The callback can return a plain string, a SpecialChars instance (for insertion of wildcards) or a Placeholder (e.g. to keep the placeholder for later processing pipeline items).

startswith(val: Union[str, sigma.types.SpecialChars]) → bool

Check if string starts with a given string or special character.

to_plain()

Return plain string representation of SigmaString, equivalent to converting it with str().

SigmaNumber

class sigma.types.SigmaNumber(number: Union[int, float])

Numeric value type

SigmaBool

class sigma.types.SigmaBool(boolean: bool)

Boolean value type

SigmaNull

class sigma.types.SigmaNull(dummy: Optional[Any] = None)

Empty/none/null value

SigmaRegularExpression

class sigma.types.SigmaRegularExpression(regexp: str)

Regular expression type

compile()

Verify if regular expression is valid by compiling it

escape(escaped: Tuple[str] = (), escape_char: str = '\\') → str

Escape strings from escaped tuple as well as escape_char itself with escape_char.

SigmaCIDRExpression

class sigma.types.SigmaCIDRExpression(cidr: str, source: Optional[sigma.exceptions.SigmaRuleLocation] = None)

CIDR IP address range expression type

convert(join_expr: str, template: str = '{network}', wildcard: Optional[str] = '*') → str

Convert a network into a query expression. This is controlled by the following parameters:

• join_expr: string used to join multiple network wildcard patterns, e.g. logical linking with OR.

• template: resulting pattern is embedded with {network} placeholder in this template. By default the pattern is passed. This can be used to add some annotation/function required by the target query language to handle it as CIDR network.

• wildcard: string used as wildcard character or None if query language can handle CIDR properly.

expand(wildcard: Optional[str] = '*') → List[str]

Convert CIDR range into a list of wildcard patterns or plain CIDR notation. The following parameters allow to change the behavior:

• wildcard: string that should be output as wildcard.

Setting wildcard to None indicates that this feature is not need and the query language handles CIDR notation properly.

SigmaCompareExpression

class sigma.types.SigmaCompareExpression(number: sigma.types.SigmaNumber, op: sigma.types.SigmaCompareExpression.CompareOperators, source: Optional[sigma.exceptions.SigmaRuleLocation] = None)

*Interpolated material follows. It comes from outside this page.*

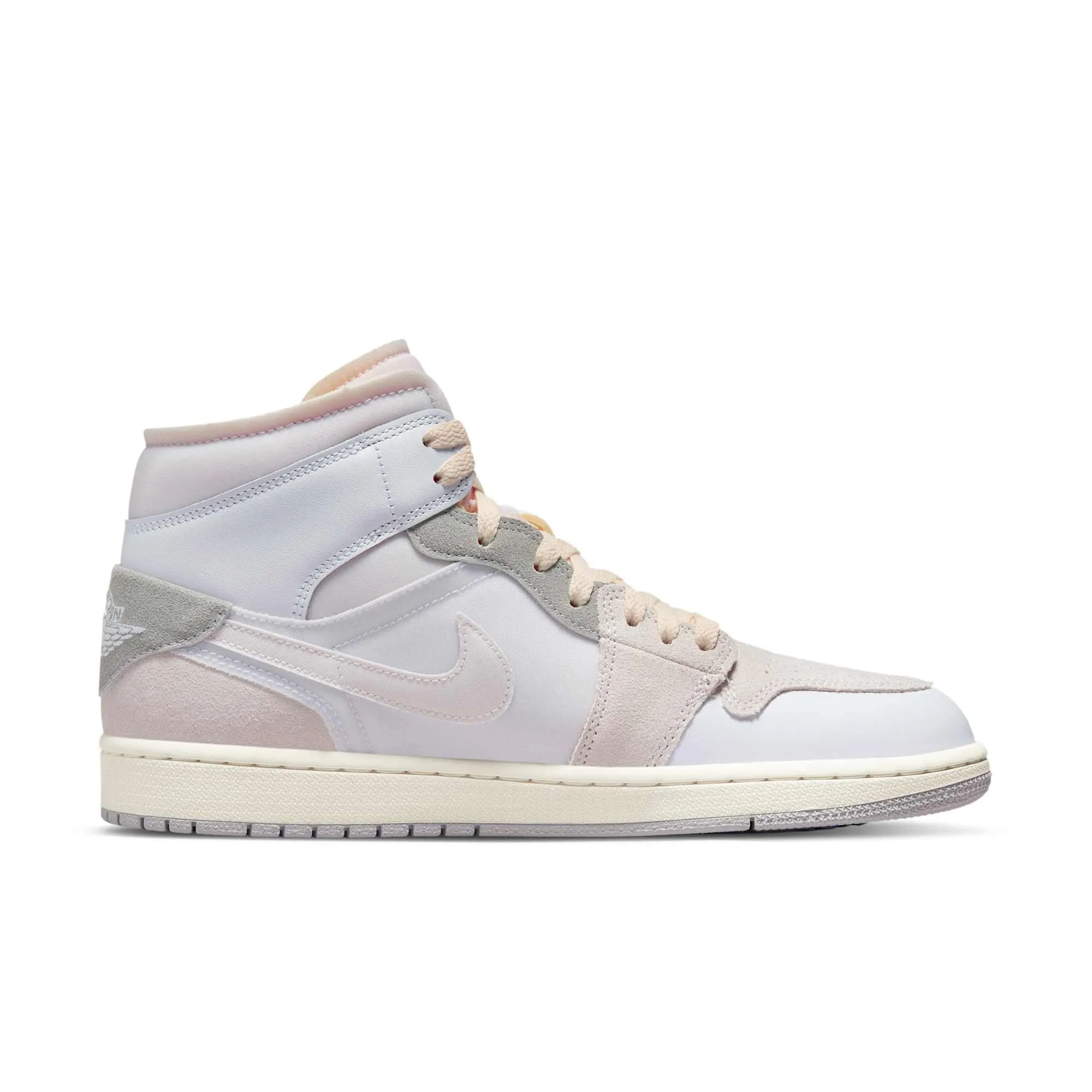 Men's Air Jordan Retro 1 Mid Se 'Craft Inside Out White Grey' sold by Zulily product image thumbnail 3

class CompareOperators(value)

An enumeration.

SigmaQueryExpression

class sigma.types.SigmaQueryExpression(expr: str)

Special purpose type for passing a query part (e.g. list lookups in placeholders) directly into the generated query. The query string may contain a {field} placeholder, which is replaced with the field name contained in the detection item containing the query expression. This is done by the finalize method.

Because this is very specific to the target language, it has to be used in late stages of the conversion process by backend-specific processing pipelines or the backend itself.